[DATASET CONTENT Boundary: Start]
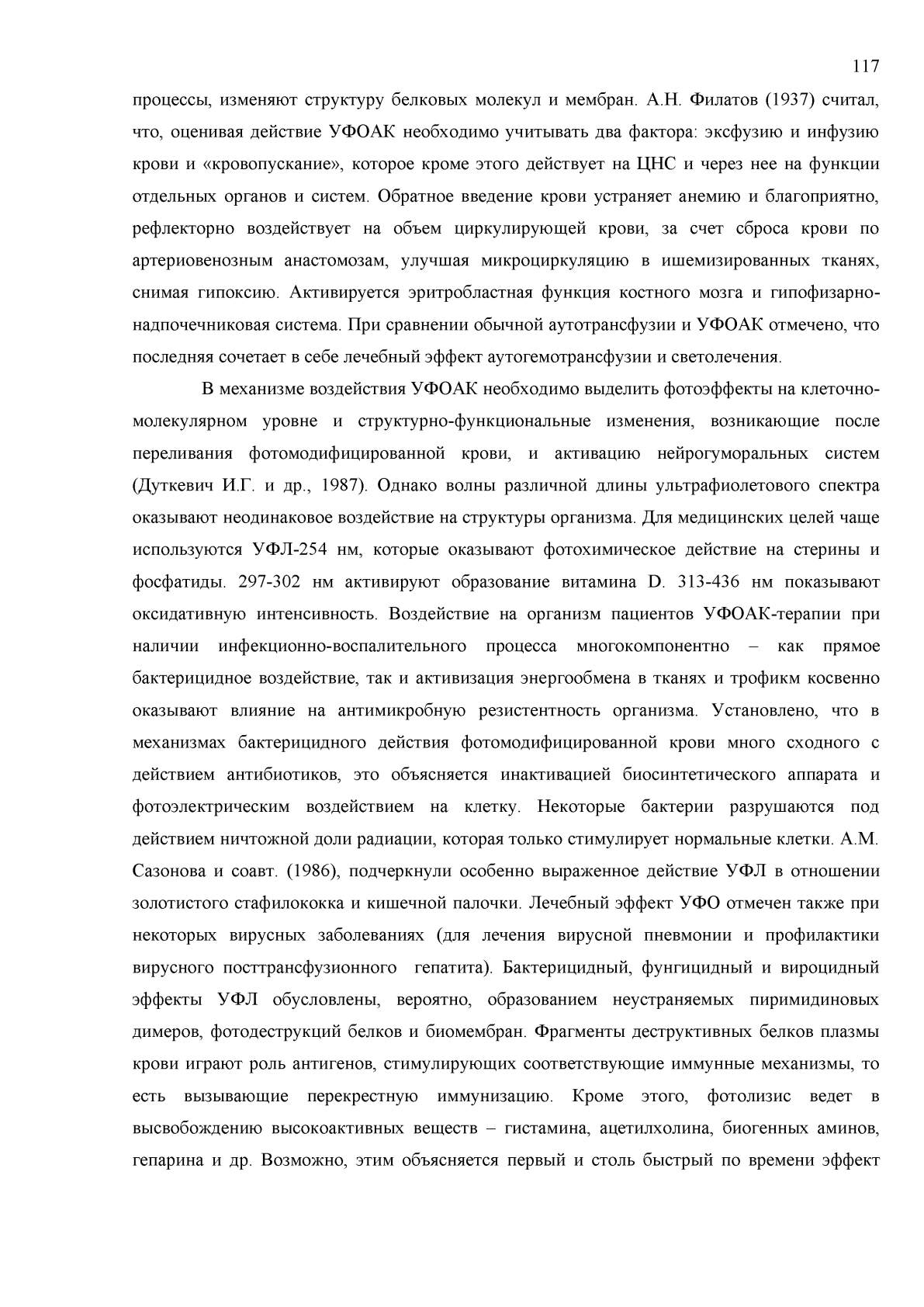 117

процессы, изменяют структуру белковых молекул и мембран. А.Н. Филатов (1937) считал, что, оценивая действие УФОАК необходимо учитывать два фактора: эксфузию и инфузию крови и «кровопускание», которое кроме этого действует на ЦНС и через нее на функции отдельных органов и систем. Обратное введение крови устраняет анемию и благоприятно, рефлекторно воздействует на объем циркулирующей крови, за счет сброса крови по артериовенозным анастомозам, улучшая микроциркуляцию в ишемизированных тканях, снимая гипоксию. Активируется эритробластная функция костного мозга и гипофизарно-надпочечниковая система. При сравнении обычной аутотрансфузии и УФОАК отмечено, что последняя сочетает в себе лечебный эффект аутогемотрансфузии и светолечения.

В механизме воздействия УФОАК необходимо выделить фотоэффекты на клеточно-молекулярном уровне и структурно-функциональные изменения, возникающие после переливания фотомодифицированной крови, и активацию нейрогуморальных систем (Дуткевич И.Г. и др., 1987). Однако волны различной длины ультрафиолетового спектра оказывают неодинаковое воздействие на структуры организма. Для медицинских целей чаще используются УФЛ-254 нм, которые оказывают фотохимическое действие на стерины и фосфатиды. 297-302 нм активируют образование витамина D. 313-436 нм показывают оксидативную интенсивность. Воздействие на организм пациентов УФОАК-терапии при наличии инфекционно-воспалительного процесса многокомпонентно – как прямое бактерицидное воздействие, так и активизация энергообмена в тканях и трофикм косвенно оказывают влияние на антимикробную резистентность организма. Установлено, что в механизмах бактерицидного действия фотомодифицированной крови много сходного с действием антибиотиков, это объясняется инактивацией биосинтетического аппарата и фотоэлектрическим воздействием на клетку. Некоторые бактерии разрушаются под действием ничтожной доли радиации, которая только стимулирует нормальные клетки. А.М. Сазонова и соавт. (1986), подчеркнули особенно выраженное действие УФЛ в отношении золотистого стафилококка и кишечной палочки. Лечебный эффект УФО отмечен также при некоторых вирусных заболеваниях (для лечения вирусной пневмонии и профилактики вирусного посттрансфузионного гепатита). Бактерицидный, фунгицидный и вироцидный эффекты УФЛ обусловлены, вероятно, образованием неустраняемых пиримидиновых димеров, фотодеструкций белков и биомембран. Фрагменты деструктивных белков плазмы крови играют роль антигенов, стимулирующих соответствующие иммунные механизмы, то есть вызывающие перекрестную иммунизацию. Кроме этого, фотолизис ведет в высвобождению высокоактивных веществ – гистамина, ацетилхолина, биогенных аминов, гепарина и др. Возможно, этим объясняется первый и столь быстрый по времени эффект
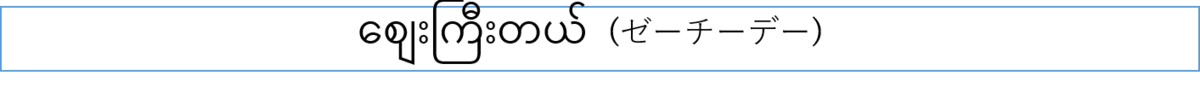 ဈေးကြီးတယ် (ゼーチーデー)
[DATASET CONTENT Boundary: End]
## TASK GOAL
No pictures belong in the answer, only the lines from the top of the listing through the line containing "процессы, изменяют структуру", repeated word for word.

## REPLY TO THE EXERCISE
 117

процессы, изменяют структуру белковых молекул и мембран. А.Н. Филатов (1937) считал, что, оценивая действие УФОАК необходимо учитывать два фактора: эксфузию и инфузию крови и «кровопускание», которое кроме этого действует на ЦНС и через нее на функции отдельных органов и систем. Обратное введение крови устраняет анемию и благоприятно, рефлекторно воздействует на объем циркулирующей крови, за счет сброса крови по артериовенозным анастомозам, улучшая микроциркуляцию в ишемизированных тканях, снимая гипоксию. Активируется эритробластная функция костного мозга и гипофизарно-надпочечниковая система. При сравнении обычной аутотрансфузии и УФОАК отмечено, что последняя сочетает в себе лечебный эффект аутогемотрансфузии и светолечения.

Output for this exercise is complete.